Algonquin College Saudi Arabia is announcing this decision now to ensure Saudi officials have sufficient time to complete the transfer before students begin the fall term on Sept. 18.

In 2009, Algonquin College was among several educational delegations from around the world that had answered Saudi Arabia’s call for expertise in educational reforms in that country, working with representatives from government and education sectors to raise the profile of vocational learning opportunities.

In 2013, Algonquin College Saudi Arabia was one of many international post-secondary institutions to submit a bid to operate a campus for men and women — it won the right to operate the Jazan campus for men for a five-year term.

Colleges of Excellence is the Saudi authority responsible for establishing relationships with more than a dozen post-secondary institutions from around the world.
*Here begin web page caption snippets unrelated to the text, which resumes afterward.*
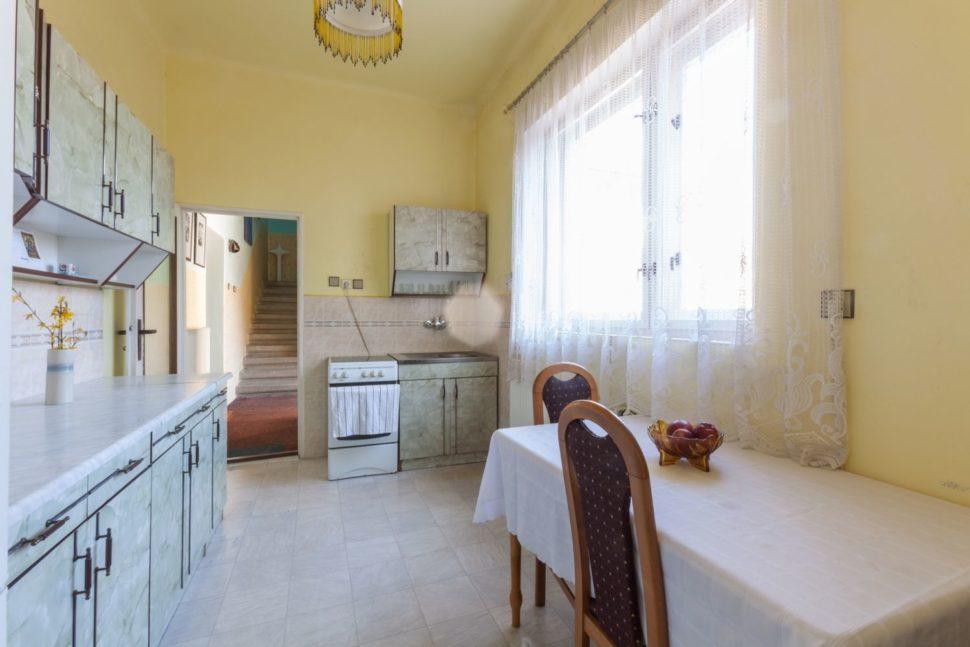 Kuchyně 9,9 m²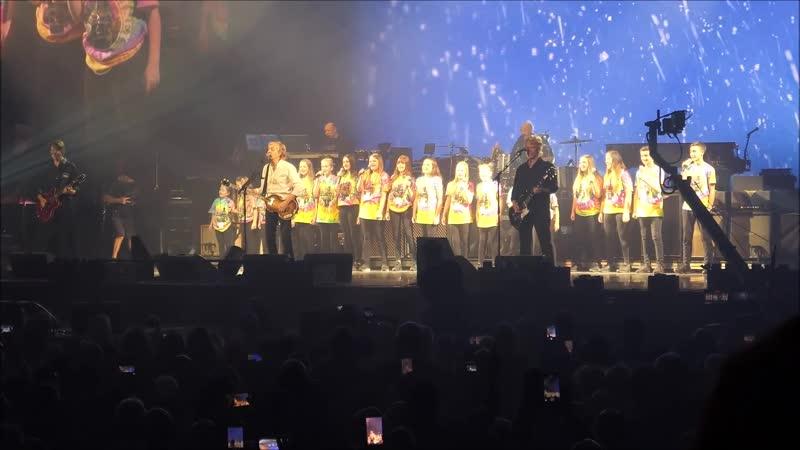 Paul McCartney - Wonderful Christmastime (12_⁄12_⁄18 Liverpool)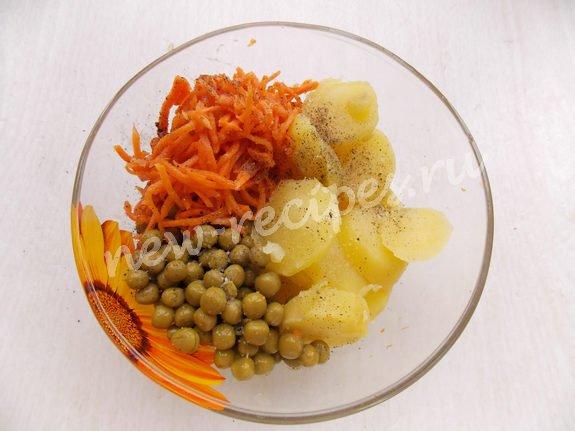 смешиваем картошку, морковку, горошек
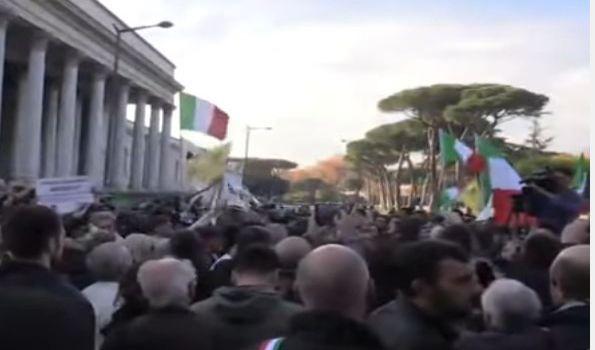 Referendum: per i politici italiani una Befana anticipata
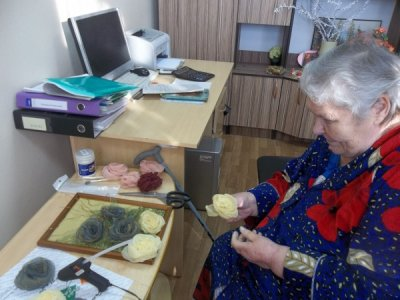 В социально-реабилитационном отделении №3 п. Шолоховского осваивают новый вид рукоделия - скрапбукинг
These international schools have aided the Kingdom’s bid to expand applied training, particularly in the trades, to satisfy the growing need for skilled workers in the desert country.

The Jazan campus, which opened in 2013, is part of a broader international portfolio that is an overall net contributor to Algonquin College.

Algonquin College Saudi Arabia estimates the transfer of operations will cost approximately $4.3 million, which will be funded through existing International and Ancillary contingency reserve funds.

Doug Wotherspoon, Vice-President, International and Strategic Planning, noted the College will not draw on any taxpayer dollars.

“International operations at the College are not funded by the provincial government,” said Wotherspoon. “I think it’s important that taxpayers understand that revenues from other non-funded operations will offset any losses incurred by our Jazan campus.”

There will be no implications for Algonquin College’s employees and operations in Canada.

“Our goal is to work with Colleges of Excellence to ensure a smooth transition,” said Wotherspoon. “We want to provide Colleges of Excellence time to accommodate students’ needs before we fully withdraw from the campus.”